I'm not convinced by that at all!
If they are to be anonymous, who chooses them?
by what criteria are they chosen ?
who decides which users are 'respected'?
who must they be respected by?
Whats going to stop anonymous persons form exercising petty personal grudges and agendas? Its even more difficult to hold them to account if we don't know who they are!
The majority of community mods are likely to include some unlicenced IP. If they are to be officially sanctioned (by association), how will this be prevented?
Do the panel have to refuse every mod that has unlicenced IP?
If the mod provider states they have a licence, who is going to pay for lawyers to check the legality?
Do you expect the devs to trust anonymous 'respected' volunteers possibly with no legal expertise with their livelyhood?
What if some unlicenced IP slips through because one of the volunteer 'respected' persons messes up - who is going to pay the damages after the lawsuit?
If you don't have a panel and do things in a similar way to youtube , having no selection process, instead using user ratings and content reporting mechanisms, you can sidestep all those issues. Additionally we might get some un-licenced 'real' content that doesn't get locked because the IP owner doesn't see any advantage in preventing its use. Sure some mods using unlicenced content will be removed, but many will not, and doing things this way, the devs are not in such a legally vulnerable position.
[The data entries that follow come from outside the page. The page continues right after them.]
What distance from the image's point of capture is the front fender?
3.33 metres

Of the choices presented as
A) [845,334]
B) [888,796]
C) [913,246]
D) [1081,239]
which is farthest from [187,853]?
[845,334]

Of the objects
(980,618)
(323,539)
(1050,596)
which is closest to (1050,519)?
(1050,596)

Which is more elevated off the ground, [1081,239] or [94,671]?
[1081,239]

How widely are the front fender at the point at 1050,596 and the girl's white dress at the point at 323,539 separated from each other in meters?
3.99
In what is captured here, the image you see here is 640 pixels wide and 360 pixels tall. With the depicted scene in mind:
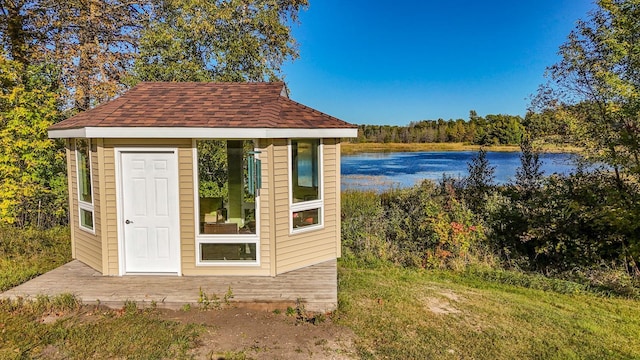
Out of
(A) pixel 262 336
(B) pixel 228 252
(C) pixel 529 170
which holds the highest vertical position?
(C) pixel 529 170

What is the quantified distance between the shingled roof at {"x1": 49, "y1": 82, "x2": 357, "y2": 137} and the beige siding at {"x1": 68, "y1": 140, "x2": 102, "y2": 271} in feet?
2.00

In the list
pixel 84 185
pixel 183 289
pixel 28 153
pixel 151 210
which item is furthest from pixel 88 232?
pixel 28 153

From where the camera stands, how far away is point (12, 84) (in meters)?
8.61

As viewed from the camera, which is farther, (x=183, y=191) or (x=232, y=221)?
(x=232, y=221)

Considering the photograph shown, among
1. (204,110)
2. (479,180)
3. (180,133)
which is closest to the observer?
(180,133)

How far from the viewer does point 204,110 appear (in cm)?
585

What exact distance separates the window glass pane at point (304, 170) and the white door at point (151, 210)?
5.93 feet

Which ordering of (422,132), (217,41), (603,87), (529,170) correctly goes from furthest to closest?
(422,132), (217,41), (529,170), (603,87)

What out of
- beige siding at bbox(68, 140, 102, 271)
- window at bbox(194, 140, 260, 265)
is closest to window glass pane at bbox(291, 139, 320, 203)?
window at bbox(194, 140, 260, 265)

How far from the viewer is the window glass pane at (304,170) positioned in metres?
5.85

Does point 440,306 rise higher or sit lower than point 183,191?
lower

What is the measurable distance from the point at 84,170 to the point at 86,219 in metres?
0.82

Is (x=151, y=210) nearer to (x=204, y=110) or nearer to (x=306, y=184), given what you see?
(x=204, y=110)

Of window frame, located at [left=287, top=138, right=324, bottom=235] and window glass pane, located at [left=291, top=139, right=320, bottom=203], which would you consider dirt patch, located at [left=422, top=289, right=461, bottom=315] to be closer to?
window frame, located at [left=287, top=138, right=324, bottom=235]
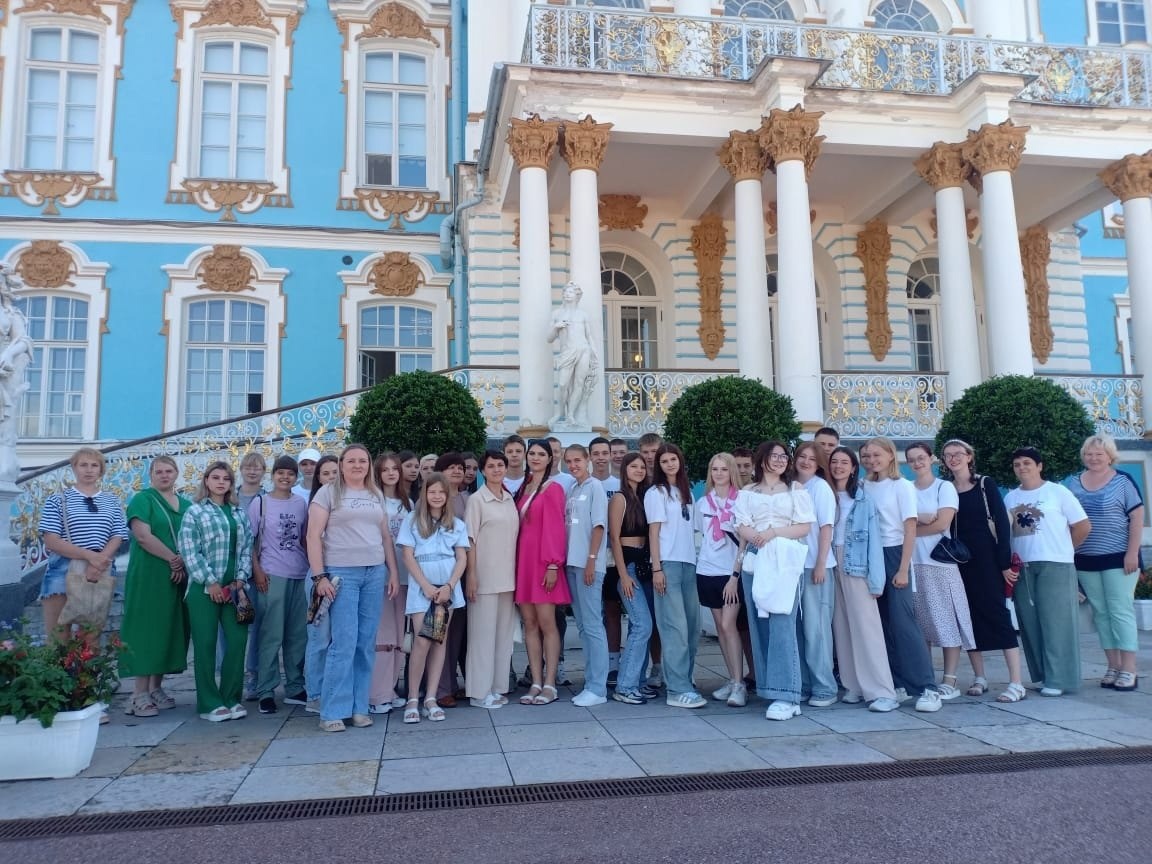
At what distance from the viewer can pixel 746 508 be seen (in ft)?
18.6

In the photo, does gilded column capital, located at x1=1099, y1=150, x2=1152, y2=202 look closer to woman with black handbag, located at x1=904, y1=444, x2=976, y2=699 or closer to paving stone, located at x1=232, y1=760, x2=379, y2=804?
woman with black handbag, located at x1=904, y1=444, x2=976, y2=699

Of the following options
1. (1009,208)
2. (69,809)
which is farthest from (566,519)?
(1009,208)

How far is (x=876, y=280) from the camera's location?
15617 millimetres

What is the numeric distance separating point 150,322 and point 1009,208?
45.0 feet

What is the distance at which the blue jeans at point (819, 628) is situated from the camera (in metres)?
5.66

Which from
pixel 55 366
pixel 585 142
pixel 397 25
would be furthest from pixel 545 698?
pixel 397 25

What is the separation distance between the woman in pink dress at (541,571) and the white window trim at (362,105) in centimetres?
1118

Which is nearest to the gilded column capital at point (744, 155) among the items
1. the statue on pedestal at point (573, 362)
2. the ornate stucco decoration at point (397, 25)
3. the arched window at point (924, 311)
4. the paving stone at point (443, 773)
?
the statue on pedestal at point (573, 362)

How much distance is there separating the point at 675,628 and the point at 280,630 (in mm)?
2613

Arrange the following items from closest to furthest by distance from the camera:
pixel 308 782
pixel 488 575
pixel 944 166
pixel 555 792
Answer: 1. pixel 555 792
2. pixel 308 782
3. pixel 488 575
4. pixel 944 166

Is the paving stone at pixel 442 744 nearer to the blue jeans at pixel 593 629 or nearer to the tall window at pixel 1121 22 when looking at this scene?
the blue jeans at pixel 593 629

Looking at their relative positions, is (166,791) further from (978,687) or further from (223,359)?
(223,359)

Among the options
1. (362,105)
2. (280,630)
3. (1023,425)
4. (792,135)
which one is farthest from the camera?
(362,105)

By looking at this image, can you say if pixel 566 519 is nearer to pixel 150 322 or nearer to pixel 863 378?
pixel 863 378
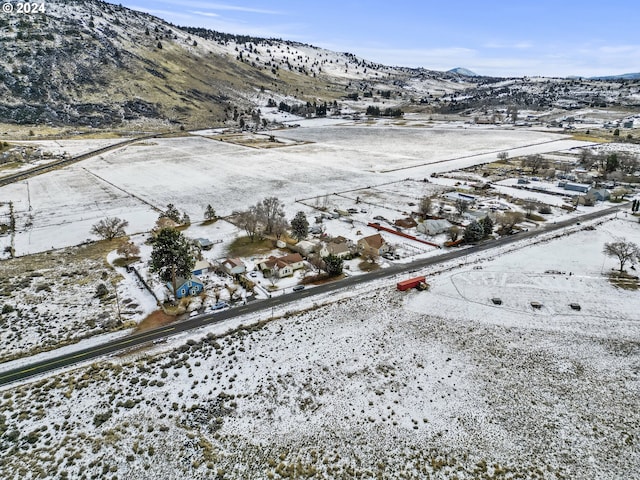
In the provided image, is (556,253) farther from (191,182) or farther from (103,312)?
(191,182)

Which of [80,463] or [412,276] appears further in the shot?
[412,276]

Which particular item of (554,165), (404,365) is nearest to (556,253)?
(404,365)

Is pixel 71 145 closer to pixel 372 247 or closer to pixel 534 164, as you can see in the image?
pixel 372 247

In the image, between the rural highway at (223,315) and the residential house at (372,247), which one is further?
the residential house at (372,247)

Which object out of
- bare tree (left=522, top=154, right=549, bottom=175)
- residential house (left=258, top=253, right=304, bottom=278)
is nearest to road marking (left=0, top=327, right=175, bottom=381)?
residential house (left=258, top=253, right=304, bottom=278)

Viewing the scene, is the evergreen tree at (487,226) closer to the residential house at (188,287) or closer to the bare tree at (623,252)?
the bare tree at (623,252)

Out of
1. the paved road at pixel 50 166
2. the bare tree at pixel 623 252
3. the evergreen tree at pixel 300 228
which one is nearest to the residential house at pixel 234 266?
the evergreen tree at pixel 300 228
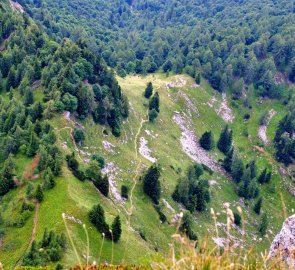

How many of the custom 'user' skins in the database have corporate IP all over them and yet have no permission? yep, plenty of them, and yet in practice, there have been no issues. If those skins were officially sanctioned, you can bet that there would be major legal problems. There is nothing significantly different in the case of mods - at least from a legal standpoint - other than that the unlicenced content wouldn't even be stored on official servers.